- [Entries]:
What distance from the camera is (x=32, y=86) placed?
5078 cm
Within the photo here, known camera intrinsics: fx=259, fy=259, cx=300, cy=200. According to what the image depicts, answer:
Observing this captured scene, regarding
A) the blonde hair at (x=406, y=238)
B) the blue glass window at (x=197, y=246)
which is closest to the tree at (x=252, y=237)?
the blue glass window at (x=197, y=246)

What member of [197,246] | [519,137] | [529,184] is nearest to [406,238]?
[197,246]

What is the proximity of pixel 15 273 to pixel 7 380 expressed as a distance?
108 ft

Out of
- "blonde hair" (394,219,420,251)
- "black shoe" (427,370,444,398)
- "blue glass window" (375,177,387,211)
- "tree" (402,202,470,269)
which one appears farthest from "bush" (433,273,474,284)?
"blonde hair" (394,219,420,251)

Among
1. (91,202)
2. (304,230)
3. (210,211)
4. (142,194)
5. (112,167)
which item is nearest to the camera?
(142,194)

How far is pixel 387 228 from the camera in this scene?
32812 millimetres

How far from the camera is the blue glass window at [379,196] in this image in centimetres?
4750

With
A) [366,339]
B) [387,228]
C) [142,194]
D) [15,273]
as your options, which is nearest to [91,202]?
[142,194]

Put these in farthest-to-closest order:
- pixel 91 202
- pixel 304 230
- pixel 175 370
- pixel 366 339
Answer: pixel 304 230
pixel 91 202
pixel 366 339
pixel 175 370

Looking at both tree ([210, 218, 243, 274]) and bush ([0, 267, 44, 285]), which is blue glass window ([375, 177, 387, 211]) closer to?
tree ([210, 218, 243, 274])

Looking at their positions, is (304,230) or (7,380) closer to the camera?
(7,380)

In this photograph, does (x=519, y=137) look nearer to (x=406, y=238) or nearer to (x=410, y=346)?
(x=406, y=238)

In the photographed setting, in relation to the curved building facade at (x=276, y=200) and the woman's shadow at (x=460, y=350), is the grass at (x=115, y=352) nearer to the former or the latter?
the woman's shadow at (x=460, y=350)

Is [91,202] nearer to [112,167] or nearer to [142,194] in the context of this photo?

- [Exercise directions]: Lay out the entries from the line containing "Put these in" through the end of the entries as a numbered list, one line per item and leaving out blank lines.

- [Solution to the exercise]:
1. Put these in farthest-to-closest order:
2. - pixel 91 202
3. - pixel 304 230
4. - pixel 175 370
5. - pixel 366 339
6. Answer: pixel 304 230
7. pixel 91 202
8. pixel 366 339
9. pixel 175 370
10. Looking at both tree ([210, 218, 243, 274]) and bush ([0, 267, 44, 285]), which is blue glass window ([375, 177, 387, 211]) closer to?
11. tree ([210, 218, 243, 274])
12. Looking at their positions, is (304,230) or (7,380) closer to the camera?
13. (7,380)
14. In this photograph, does (x=519, y=137) look nearer to (x=406, y=238) or nearer to (x=410, y=346)?
15. (x=406, y=238)
16. In the photographed setting, in relation to the curved building facade at (x=276, y=200) and the woman's shadow at (x=460, y=350), is the grass at (x=115, y=352) nearer to the former or the latter?
17. the woman's shadow at (x=460, y=350)
18. Is [91,202] nearer to [112,167] or nearer to [142,194] in the context of this photo?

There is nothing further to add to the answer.